* Problem requirements *
Rewrite all the items below as one numbered list with one line per entry. Leave out the blank lines and the pictures.

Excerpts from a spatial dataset

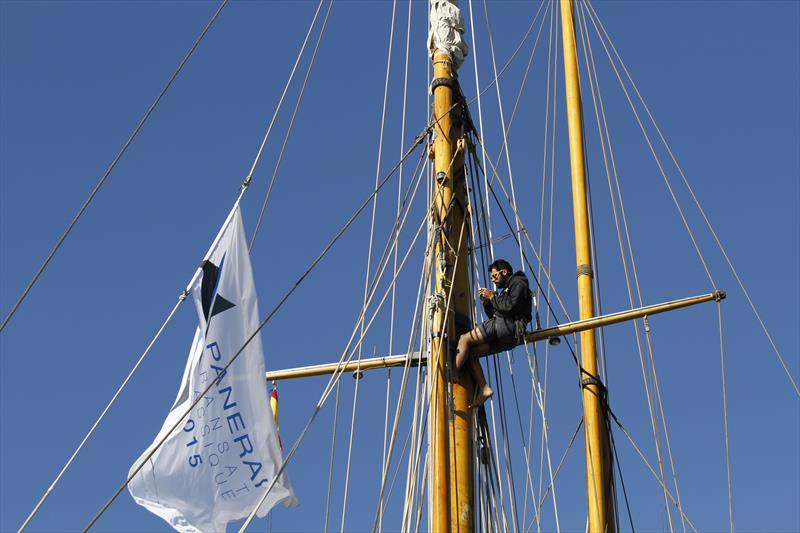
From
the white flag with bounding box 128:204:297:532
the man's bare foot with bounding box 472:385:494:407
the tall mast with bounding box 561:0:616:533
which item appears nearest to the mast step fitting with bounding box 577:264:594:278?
the tall mast with bounding box 561:0:616:533

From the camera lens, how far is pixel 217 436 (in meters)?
14.0

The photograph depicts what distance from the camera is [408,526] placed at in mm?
14484

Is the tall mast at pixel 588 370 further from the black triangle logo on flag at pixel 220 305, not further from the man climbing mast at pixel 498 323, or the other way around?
the black triangle logo on flag at pixel 220 305

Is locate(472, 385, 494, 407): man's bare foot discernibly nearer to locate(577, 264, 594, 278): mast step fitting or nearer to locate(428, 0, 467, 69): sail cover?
locate(428, 0, 467, 69): sail cover

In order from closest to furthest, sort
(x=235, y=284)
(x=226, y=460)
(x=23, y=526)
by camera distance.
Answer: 1. (x=23, y=526)
2. (x=226, y=460)
3. (x=235, y=284)

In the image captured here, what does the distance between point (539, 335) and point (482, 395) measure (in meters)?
1.52

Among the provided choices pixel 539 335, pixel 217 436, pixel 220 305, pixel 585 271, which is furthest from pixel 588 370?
Answer: pixel 217 436

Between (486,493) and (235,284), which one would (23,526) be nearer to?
(235,284)

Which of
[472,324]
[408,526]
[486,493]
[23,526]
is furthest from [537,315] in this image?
[23,526]

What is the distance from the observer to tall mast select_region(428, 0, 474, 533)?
1429 cm

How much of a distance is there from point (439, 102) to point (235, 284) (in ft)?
11.8

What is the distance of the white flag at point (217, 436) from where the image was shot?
13734 mm

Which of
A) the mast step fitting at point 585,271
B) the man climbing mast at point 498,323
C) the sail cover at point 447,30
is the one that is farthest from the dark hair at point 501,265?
the mast step fitting at point 585,271

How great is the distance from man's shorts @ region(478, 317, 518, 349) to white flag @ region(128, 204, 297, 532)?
8.40ft
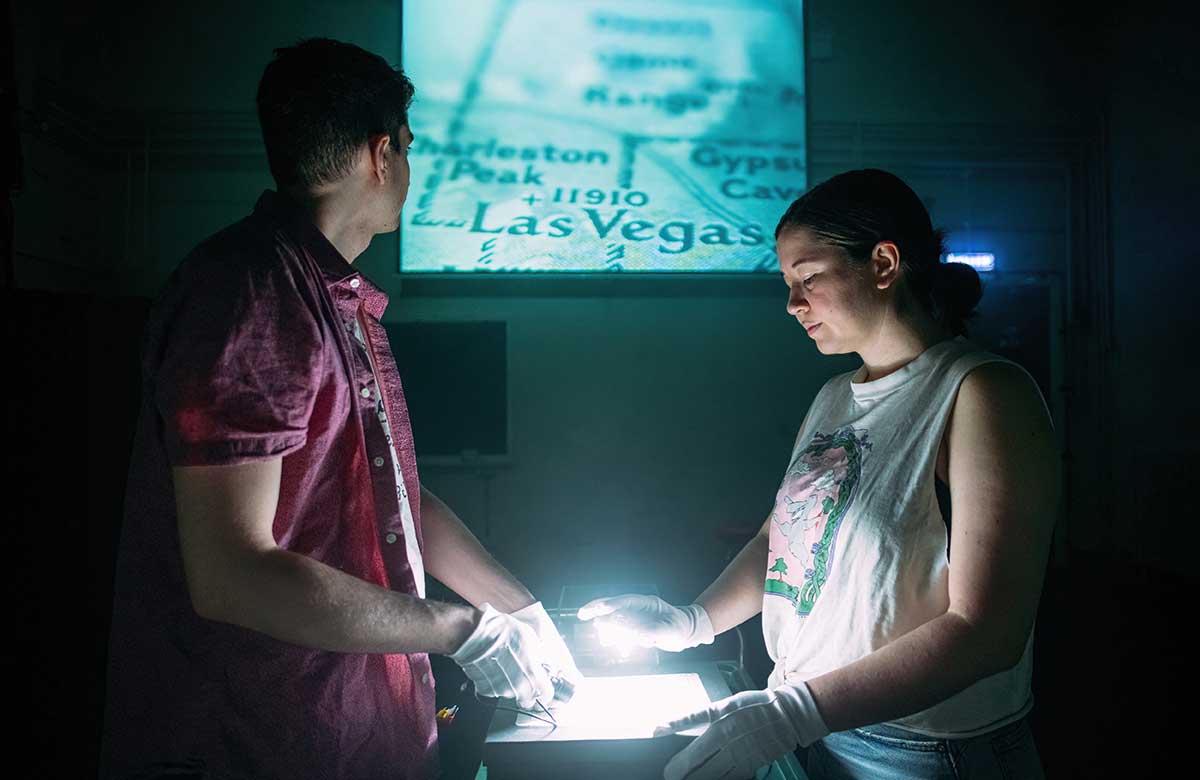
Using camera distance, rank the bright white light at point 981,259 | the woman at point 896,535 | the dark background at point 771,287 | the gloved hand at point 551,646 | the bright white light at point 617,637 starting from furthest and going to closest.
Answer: the bright white light at point 981,259 → the dark background at point 771,287 → the bright white light at point 617,637 → the gloved hand at point 551,646 → the woman at point 896,535

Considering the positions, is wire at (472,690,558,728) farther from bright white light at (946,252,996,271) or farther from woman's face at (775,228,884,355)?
bright white light at (946,252,996,271)

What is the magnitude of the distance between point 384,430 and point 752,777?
2.28 feet

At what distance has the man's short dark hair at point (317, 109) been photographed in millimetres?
920

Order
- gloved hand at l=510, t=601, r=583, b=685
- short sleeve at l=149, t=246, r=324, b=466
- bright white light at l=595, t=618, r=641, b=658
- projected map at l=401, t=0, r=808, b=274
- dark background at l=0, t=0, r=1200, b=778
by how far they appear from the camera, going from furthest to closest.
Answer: dark background at l=0, t=0, r=1200, b=778
projected map at l=401, t=0, r=808, b=274
bright white light at l=595, t=618, r=641, b=658
gloved hand at l=510, t=601, r=583, b=685
short sleeve at l=149, t=246, r=324, b=466

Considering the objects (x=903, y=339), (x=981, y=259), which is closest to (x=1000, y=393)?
(x=903, y=339)

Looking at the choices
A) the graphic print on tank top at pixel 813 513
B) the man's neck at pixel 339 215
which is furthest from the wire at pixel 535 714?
the man's neck at pixel 339 215

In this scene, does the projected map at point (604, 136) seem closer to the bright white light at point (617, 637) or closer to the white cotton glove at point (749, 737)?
the bright white light at point (617, 637)

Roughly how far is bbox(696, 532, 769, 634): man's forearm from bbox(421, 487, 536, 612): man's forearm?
37cm

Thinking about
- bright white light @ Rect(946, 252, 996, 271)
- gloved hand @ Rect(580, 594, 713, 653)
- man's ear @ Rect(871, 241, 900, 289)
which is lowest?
gloved hand @ Rect(580, 594, 713, 653)

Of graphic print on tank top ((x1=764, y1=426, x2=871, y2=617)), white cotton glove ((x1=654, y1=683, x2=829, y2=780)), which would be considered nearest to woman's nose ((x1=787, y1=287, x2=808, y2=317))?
graphic print on tank top ((x1=764, y1=426, x2=871, y2=617))

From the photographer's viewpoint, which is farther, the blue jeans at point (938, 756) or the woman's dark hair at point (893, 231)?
the woman's dark hair at point (893, 231)

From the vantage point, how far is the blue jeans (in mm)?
932

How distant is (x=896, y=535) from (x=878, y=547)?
0.10 feet

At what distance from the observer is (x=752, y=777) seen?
36.3 inches
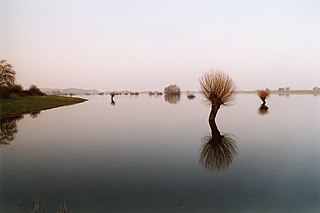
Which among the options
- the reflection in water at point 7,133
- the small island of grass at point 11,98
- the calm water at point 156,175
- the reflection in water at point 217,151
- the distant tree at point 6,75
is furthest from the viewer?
the distant tree at point 6,75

* Solution for this task *
1. From
2. the white flag with bounding box 128:204:297:532
3. the man's bare foot with bounding box 472:385:494:407
4. the tall mast with bounding box 561:0:616:533
5. which item appears nearest to the mast step fitting with bounding box 577:264:594:278?
6. the tall mast with bounding box 561:0:616:533
7. From the camera lens, how far is pixel 217 436 (in meters)?
8. 14.0
9. The photograph depicts what distance from the camera is [408,526] placed at in mm?
10. 14484
11. Is the tall mast at pixel 588 370 further from the black triangle logo on flag at pixel 220 305, not further from the man climbing mast at pixel 498 323, or the other way around?
12. the black triangle logo on flag at pixel 220 305
13. Is locate(472, 385, 494, 407): man's bare foot discernibly nearer to locate(577, 264, 594, 278): mast step fitting or nearer to locate(428, 0, 467, 69): sail cover?
14. locate(428, 0, 467, 69): sail cover
15. In order from closest to furthest, sort
16. (x=235, y=284)
17. (x=226, y=460)
18. (x=23, y=526)
19. by camera distance.
20. Answer: 1. (x=23, y=526)
21. 2. (x=226, y=460)
22. 3. (x=235, y=284)
23. In the image captured here, what does the distance between point (539, 335) and point (482, 395) measure (in meters)?
24. 1.52
25. Among the provided choices pixel 539 335, pixel 217 436, pixel 220 305, pixel 585 271, which is furthest from pixel 588 370?
26. Answer: pixel 217 436
27. Between (486,493) and (235,284), which one would (23,526) be nearer to?
28. (235,284)
29. Which of
30. [472,324]
31. [408,526]
32. [486,493]
33. [23,526]
34. is furthest from [537,315] in this image?
35. [23,526]
36. What is the distance from the observer to tall mast select_region(428, 0, 474, 533)?
37. 1429 cm
38. How much of a distance is there from point (439, 102) to point (235, 284) (in ft)?
39. 11.8
40. What is the distance of the white flag at point (217, 436) from where the image was shot?
41. 13734 mm
42. Which of
43. A) the mast step fitting at point 585,271
44. B) the man climbing mast at point 498,323
45. C) the sail cover at point 447,30
46. is the one that is farthest from the dark hair at point 501,265?
47. the mast step fitting at point 585,271
48. How great is the distance from man's shorts @ region(478, 317, 518, 349) to white flag @ region(128, 204, 297, 532)?
49. 8.40ft
50. Using camera distance, rank the bright white light at point 981,259 | the woman at point 896,535 | the dark background at point 771,287 | the gloved hand at point 551,646 | the bright white light at point 617,637 starting from furthest and going to closest.
51. Answer: the bright white light at point 981,259 → the dark background at point 771,287 → the bright white light at point 617,637 → the gloved hand at point 551,646 → the woman at point 896,535
52. Considering the positions, is wire at (472,690,558,728) farther from bright white light at (946,252,996,271) or farther from woman's face at (775,228,884,355)?
53. bright white light at (946,252,996,271)
54. What is the magnitude of the distance between point 384,430 and point 752,777?
55. 2.28 feet
56. At what distance has the man's short dark hair at point (317, 109) been photographed in millimetres?
57. 920
58. Order
59. - gloved hand at l=510, t=601, r=583, b=685
60. - short sleeve at l=149, t=246, r=324, b=466
61. - bright white light at l=595, t=618, r=641, b=658
62. - projected map at l=401, t=0, r=808, b=274
63. - dark background at l=0, t=0, r=1200, b=778
64. by how far they appear from the camera, going from furthest to closest.
65. Answer: dark background at l=0, t=0, r=1200, b=778
66. projected map at l=401, t=0, r=808, b=274
67. bright white light at l=595, t=618, r=641, b=658
68. gloved hand at l=510, t=601, r=583, b=685
69. short sleeve at l=149, t=246, r=324, b=466
70. Considering the objects (x=903, y=339), (x=981, y=259), which is closest to (x=1000, y=393)?
71. (x=903, y=339)
72. Looking at the choices
73. A) the graphic print on tank top at pixel 813 513
74. B) the man's neck at pixel 339 215
75. which is furthest from the wire at pixel 535 714?
76. the man's neck at pixel 339 215
77. In this scene, does the projected map at point (604, 136) seem closer to the bright white light at point (617, 637) or closer to the white cotton glove at point (749, 737)?
78. the bright white light at point (617, 637)
79. Roughly how far is bbox(696, 532, 769, 634): man's forearm from bbox(421, 487, 536, 612): man's forearm?
80. 37cm
81. Thinking about
82. - bright white light @ Rect(946, 252, 996, 271)
83. - gloved hand @ Rect(580, 594, 713, 653)
84. - man's ear @ Rect(871, 241, 900, 289)
85. which is lowest?
86. gloved hand @ Rect(580, 594, 713, 653)
87. Of graphic print on tank top ((x1=764, y1=426, x2=871, y2=617)), white cotton glove ((x1=654, y1=683, x2=829, y2=780)), which would be considered nearest to woman's nose ((x1=787, y1=287, x2=808, y2=317))?
88. graphic print on tank top ((x1=764, y1=426, x2=871, y2=617))
89. From the photographer's viewpoint, which is farther, the blue jeans at point (938, 756) or the woman's dark hair at point (893, 231)?
90. the woman's dark hair at point (893, 231)
91. From the vantage point, how far is the blue jeans (in mm)?
92. 932
93. How distant is (x=896, y=535) from (x=878, y=547)?
94. 0.10 feet
95. At what distance from the observer is (x=752, y=777) seen?
96. 36.3 inches
97. Which among the options
98. - the reflection in water at point 7,133
99. - the small island of grass at point 11,98
100. - the calm water at point 156,175
101. - the reflection in water at point 217,151
102. - the distant tree at point 6,75
103. is furthest from the viewer?
104. the distant tree at point 6,75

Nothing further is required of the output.